While this may be true, it has been shown in the laboratory that many cancer genes are turned on or turned off through epigenetic changes, rather than mutations. Epigenetics refers to changes in gene expression that do not involve alterations to the underlying DNA sequence (hence the term “epigenetics”, which literally means “above genetics”). Every cell in your body contains the exact same copy of DNA. Cells differentiate into their specialized forms (i.e. skin cell, muscle cell, brain cell, mammary cell) depending on which genes are epigenetically turned “on” or “off.” We now understand that this machinery can go awry in cancer, causing faulty gene regulation that leads to unrestricted cell growth and tumour formation. These epigenetic changes are regulated by many factors, but offer a significant therapeutic advantage because they have the potential to be reversed.

Our researchers have recently discovered that by altering cellular biochemistry, we can ultimately “reset” the epigenome to re-establish normal gene regulation.
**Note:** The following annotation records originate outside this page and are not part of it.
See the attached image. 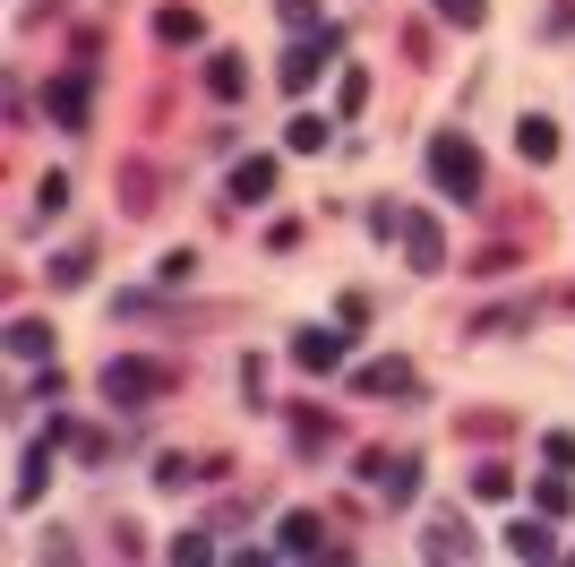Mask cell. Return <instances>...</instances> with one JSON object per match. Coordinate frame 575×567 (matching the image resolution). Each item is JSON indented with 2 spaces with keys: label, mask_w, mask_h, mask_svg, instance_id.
Masks as SVG:
<instances>
[{
  "label": "cell",
  "mask_w": 575,
  "mask_h": 567,
  "mask_svg": "<svg viewBox=\"0 0 575 567\" xmlns=\"http://www.w3.org/2000/svg\"><path fill=\"white\" fill-rule=\"evenodd\" d=\"M430 181H438L455 206H473L481 199V146L464 130H438V138H430Z\"/></svg>",
  "instance_id": "1"
},
{
  "label": "cell",
  "mask_w": 575,
  "mask_h": 567,
  "mask_svg": "<svg viewBox=\"0 0 575 567\" xmlns=\"http://www.w3.org/2000/svg\"><path fill=\"white\" fill-rule=\"evenodd\" d=\"M103 387H112V404H147L163 387V369H147V362H112L103 369Z\"/></svg>",
  "instance_id": "2"
},
{
  "label": "cell",
  "mask_w": 575,
  "mask_h": 567,
  "mask_svg": "<svg viewBox=\"0 0 575 567\" xmlns=\"http://www.w3.org/2000/svg\"><path fill=\"white\" fill-rule=\"evenodd\" d=\"M344 344H352V327L344 335L319 327V335H301V344H292V362H301V369H335V362H344Z\"/></svg>",
  "instance_id": "3"
},
{
  "label": "cell",
  "mask_w": 575,
  "mask_h": 567,
  "mask_svg": "<svg viewBox=\"0 0 575 567\" xmlns=\"http://www.w3.org/2000/svg\"><path fill=\"white\" fill-rule=\"evenodd\" d=\"M404 387H413V362H370L352 378V396H404Z\"/></svg>",
  "instance_id": "4"
},
{
  "label": "cell",
  "mask_w": 575,
  "mask_h": 567,
  "mask_svg": "<svg viewBox=\"0 0 575 567\" xmlns=\"http://www.w3.org/2000/svg\"><path fill=\"white\" fill-rule=\"evenodd\" d=\"M232 199H275V155H250V164H232Z\"/></svg>",
  "instance_id": "5"
},
{
  "label": "cell",
  "mask_w": 575,
  "mask_h": 567,
  "mask_svg": "<svg viewBox=\"0 0 575 567\" xmlns=\"http://www.w3.org/2000/svg\"><path fill=\"white\" fill-rule=\"evenodd\" d=\"M326 52H335V34H310V43H301V52L284 61V87H310V78L326 69Z\"/></svg>",
  "instance_id": "6"
},
{
  "label": "cell",
  "mask_w": 575,
  "mask_h": 567,
  "mask_svg": "<svg viewBox=\"0 0 575 567\" xmlns=\"http://www.w3.org/2000/svg\"><path fill=\"white\" fill-rule=\"evenodd\" d=\"M284 550H292V559H319V550H326V525H319V516H284Z\"/></svg>",
  "instance_id": "7"
},
{
  "label": "cell",
  "mask_w": 575,
  "mask_h": 567,
  "mask_svg": "<svg viewBox=\"0 0 575 567\" xmlns=\"http://www.w3.org/2000/svg\"><path fill=\"white\" fill-rule=\"evenodd\" d=\"M404 250H413V267H438V224L413 215V224H404Z\"/></svg>",
  "instance_id": "8"
},
{
  "label": "cell",
  "mask_w": 575,
  "mask_h": 567,
  "mask_svg": "<svg viewBox=\"0 0 575 567\" xmlns=\"http://www.w3.org/2000/svg\"><path fill=\"white\" fill-rule=\"evenodd\" d=\"M507 550L515 559H549L558 541H549V525H507Z\"/></svg>",
  "instance_id": "9"
},
{
  "label": "cell",
  "mask_w": 575,
  "mask_h": 567,
  "mask_svg": "<svg viewBox=\"0 0 575 567\" xmlns=\"http://www.w3.org/2000/svg\"><path fill=\"white\" fill-rule=\"evenodd\" d=\"M9 353L18 362H52V327H9Z\"/></svg>",
  "instance_id": "10"
},
{
  "label": "cell",
  "mask_w": 575,
  "mask_h": 567,
  "mask_svg": "<svg viewBox=\"0 0 575 567\" xmlns=\"http://www.w3.org/2000/svg\"><path fill=\"white\" fill-rule=\"evenodd\" d=\"M379 490H386V499H413V490H421V465H386Z\"/></svg>",
  "instance_id": "11"
},
{
  "label": "cell",
  "mask_w": 575,
  "mask_h": 567,
  "mask_svg": "<svg viewBox=\"0 0 575 567\" xmlns=\"http://www.w3.org/2000/svg\"><path fill=\"white\" fill-rule=\"evenodd\" d=\"M155 34H163V43H198V18H190V9H163Z\"/></svg>",
  "instance_id": "12"
},
{
  "label": "cell",
  "mask_w": 575,
  "mask_h": 567,
  "mask_svg": "<svg viewBox=\"0 0 575 567\" xmlns=\"http://www.w3.org/2000/svg\"><path fill=\"white\" fill-rule=\"evenodd\" d=\"M524 155H533V164H542V155H558V130H549V121H524Z\"/></svg>",
  "instance_id": "13"
},
{
  "label": "cell",
  "mask_w": 575,
  "mask_h": 567,
  "mask_svg": "<svg viewBox=\"0 0 575 567\" xmlns=\"http://www.w3.org/2000/svg\"><path fill=\"white\" fill-rule=\"evenodd\" d=\"M87 275H95V267H87V250H61V259H52V284H87Z\"/></svg>",
  "instance_id": "14"
},
{
  "label": "cell",
  "mask_w": 575,
  "mask_h": 567,
  "mask_svg": "<svg viewBox=\"0 0 575 567\" xmlns=\"http://www.w3.org/2000/svg\"><path fill=\"white\" fill-rule=\"evenodd\" d=\"M507 490H515V482H507L498 465H481V473H473V499H507Z\"/></svg>",
  "instance_id": "15"
},
{
  "label": "cell",
  "mask_w": 575,
  "mask_h": 567,
  "mask_svg": "<svg viewBox=\"0 0 575 567\" xmlns=\"http://www.w3.org/2000/svg\"><path fill=\"white\" fill-rule=\"evenodd\" d=\"M438 18L447 27H481V0H438Z\"/></svg>",
  "instance_id": "16"
},
{
  "label": "cell",
  "mask_w": 575,
  "mask_h": 567,
  "mask_svg": "<svg viewBox=\"0 0 575 567\" xmlns=\"http://www.w3.org/2000/svg\"><path fill=\"white\" fill-rule=\"evenodd\" d=\"M284 9V27H319V0H275Z\"/></svg>",
  "instance_id": "17"
}]
</instances>
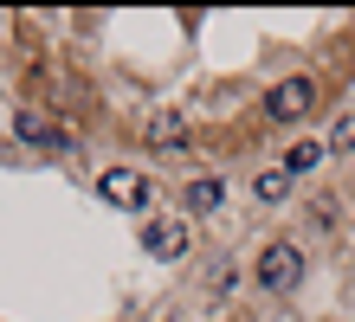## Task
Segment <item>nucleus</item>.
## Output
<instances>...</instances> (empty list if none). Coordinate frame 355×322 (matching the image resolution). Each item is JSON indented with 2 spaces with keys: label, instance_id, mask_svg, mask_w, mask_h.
I'll list each match as a JSON object with an SVG mask.
<instances>
[{
  "label": "nucleus",
  "instance_id": "f257e3e1",
  "mask_svg": "<svg viewBox=\"0 0 355 322\" xmlns=\"http://www.w3.org/2000/svg\"><path fill=\"white\" fill-rule=\"evenodd\" d=\"M304 271H310V258H304L297 239H265V251L252 258L259 290H271V296H291V290L304 284Z\"/></svg>",
  "mask_w": 355,
  "mask_h": 322
},
{
  "label": "nucleus",
  "instance_id": "f03ea898",
  "mask_svg": "<svg viewBox=\"0 0 355 322\" xmlns=\"http://www.w3.org/2000/svg\"><path fill=\"white\" fill-rule=\"evenodd\" d=\"M149 175H142V168H103L97 175V200H110V206H123V213H142L149 206Z\"/></svg>",
  "mask_w": 355,
  "mask_h": 322
},
{
  "label": "nucleus",
  "instance_id": "7ed1b4c3",
  "mask_svg": "<svg viewBox=\"0 0 355 322\" xmlns=\"http://www.w3.org/2000/svg\"><path fill=\"white\" fill-rule=\"evenodd\" d=\"M310 110H317V84L310 78H284V84H271V97H265L271 123H304Z\"/></svg>",
  "mask_w": 355,
  "mask_h": 322
},
{
  "label": "nucleus",
  "instance_id": "20e7f679",
  "mask_svg": "<svg viewBox=\"0 0 355 322\" xmlns=\"http://www.w3.org/2000/svg\"><path fill=\"white\" fill-rule=\"evenodd\" d=\"M187 220H149L142 226V251L149 258H162V265H175V258H187Z\"/></svg>",
  "mask_w": 355,
  "mask_h": 322
},
{
  "label": "nucleus",
  "instance_id": "39448f33",
  "mask_svg": "<svg viewBox=\"0 0 355 322\" xmlns=\"http://www.w3.org/2000/svg\"><path fill=\"white\" fill-rule=\"evenodd\" d=\"M13 136L33 142V148H71V129L52 123V116H39V110H19V116H13Z\"/></svg>",
  "mask_w": 355,
  "mask_h": 322
},
{
  "label": "nucleus",
  "instance_id": "423d86ee",
  "mask_svg": "<svg viewBox=\"0 0 355 322\" xmlns=\"http://www.w3.org/2000/svg\"><path fill=\"white\" fill-rule=\"evenodd\" d=\"M181 206L200 213V220H207V213H220V206H226V181H220V175H194V181L181 187Z\"/></svg>",
  "mask_w": 355,
  "mask_h": 322
},
{
  "label": "nucleus",
  "instance_id": "0eeeda50",
  "mask_svg": "<svg viewBox=\"0 0 355 322\" xmlns=\"http://www.w3.org/2000/svg\"><path fill=\"white\" fill-rule=\"evenodd\" d=\"M323 161H329V148H323V142H291L278 168H284V175H291V181H297V175H317V168H323Z\"/></svg>",
  "mask_w": 355,
  "mask_h": 322
},
{
  "label": "nucleus",
  "instance_id": "6e6552de",
  "mask_svg": "<svg viewBox=\"0 0 355 322\" xmlns=\"http://www.w3.org/2000/svg\"><path fill=\"white\" fill-rule=\"evenodd\" d=\"M252 193H259V200H265V206H278V200H284V193H291V175H284V168H265V175L252 181Z\"/></svg>",
  "mask_w": 355,
  "mask_h": 322
},
{
  "label": "nucleus",
  "instance_id": "1a4fd4ad",
  "mask_svg": "<svg viewBox=\"0 0 355 322\" xmlns=\"http://www.w3.org/2000/svg\"><path fill=\"white\" fill-rule=\"evenodd\" d=\"M329 155H355V110L336 116V129H329Z\"/></svg>",
  "mask_w": 355,
  "mask_h": 322
},
{
  "label": "nucleus",
  "instance_id": "9d476101",
  "mask_svg": "<svg viewBox=\"0 0 355 322\" xmlns=\"http://www.w3.org/2000/svg\"><path fill=\"white\" fill-rule=\"evenodd\" d=\"M233 284H239V265H226V258H220V265H207V290H214V296H226Z\"/></svg>",
  "mask_w": 355,
  "mask_h": 322
},
{
  "label": "nucleus",
  "instance_id": "9b49d317",
  "mask_svg": "<svg viewBox=\"0 0 355 322\" xmlns=\"http://www.w3.org/2000/svg\"><path fill=\"white\" fill-rule=\"evenodd\" d=\"M149 142H187V123L181 116H155L149 123Z\"/></svg>",
  "mask_w": 355,
  "mask_h": 322
}]
</instances>
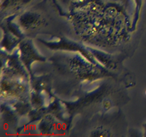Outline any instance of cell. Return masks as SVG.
Wrapping results in <instances>:
<instances>
[{"label": "cell", "instance_id": "1", "mask_svg": "<svg viewBox=\"0 0 146 137\" xmlns=\"http://www.w3.org/2000/svg\"><path fill=\"white\" fill-rule=\"evenodd\" d=\"M145 94H146V91H145Z\"/></svg>", "mask_w": 146, "mask_h": 137}]
</instances>
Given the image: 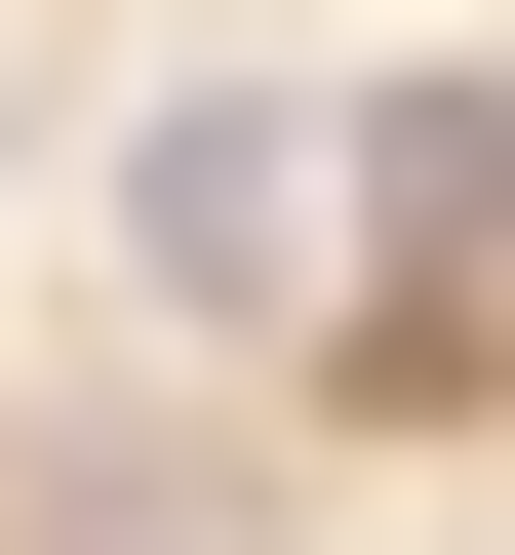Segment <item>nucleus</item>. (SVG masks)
I'll return each instance as SVG.
<instances>
[{
	"label": "nucleus",
	"mask_w": 515,
	"mask_h": 555,
	"mask_svg": "<svg viewBox=\"0 0 515 555\" xmlns=\"http://www.w3.org/2000/svg\"><path fill=\"white\" fill-rule=\"evenodd\" d=\"M318 198H357V119H318V80H198L159 159H119V238H159L198 318H278V278H318Z\"/></svg>",
	"instance_id": "obj_1"
}]
</instances>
In doing so, influential leaders in the field, such as Senior Scientist Dr. Cheryl Arrowsmith, believe that we will be able to reprogram a cancerous cell into a benign one. She is leading screening efforts where libraries of drugs that target epigenetic players are tested against several different cancer types in pre-clinical systems to identify novel compounds capable of reprogramming a cancerous cell.

The Princess Margaret has actively recruited a world-leading group of new epigenetics experts who are researching how epigenetic changes cause cancer, and how they can be targeted. For example, since joining The Princess Margaret in 2012, Dr. Daniel De Carvalho has discovered a new mechanism of action for Decitabine. He has discovered that this epigenetic drug mimics a viral infection, inducing an antiviral response against the cancer stem cells, the root cause of cancer. In this manner, the drug can activate the immune system to fight cancer as an infectious disease, potentially improving the efficiency of cancer immunotherapy. Based on Dr. De Carvalho’s discovery, clinical trials are now being planned at The Princess Margaret to combine epigenetic therapy with immunotherapy in order to improve both treatments.

Dr. Mathieu Lupien, another recent recruit at The Princess Margaret, has also made major strides by combining his expertise in epigenetics and bioinformatics to bring new understanding to the genetic and epigenetic drivers that cause breast cancer.
The integration of our knowledge of the cancer genome and epigenome are providing new and more tangible links that are revealing new insights into the development of tumours and patient treatment. However, these tests alone are not sufficient to yield improvements in therapy – they require robust computing power to analyze, manage and make the genomic information comprehensible for patient outcome prediction and treatment selection.

At The Princess Margaret, we have a strong team of individuals who are committed to big data management. These scientists, such as Dr. Igor Jurisica, Dr. Daniel De Carvalho, Dr. Mathieu Lupien, Dr. Cheryl Arrowsmith are focused on the development of algorithms and innovative computational approaches to best characterize tumours using high throughput genomic and epigenetic data. They are working tirelessly to build a catalog of genomic datasets generated from the aforementioned clinical trials, and to develop an efficient informatics system to annotate genomic features (mutations, gene fusions, etc.) with clinically relevant information.

By matching the genetic mutations particular to each patient’s cancer to treatments that have shown promising results for those mutations, The Princess Margaret plans to improve survival rates and quality of life for our patients.

We envision a day when all cancer patients across Canada will receive comprehensive genetic sequencing as a routine part of their cancer care. We need your support to achieve new knowledge standards that will further our capacity to explore genomic data through Personalized Cancer Medicine, and maximize the benefits from molecular profiling initiatives.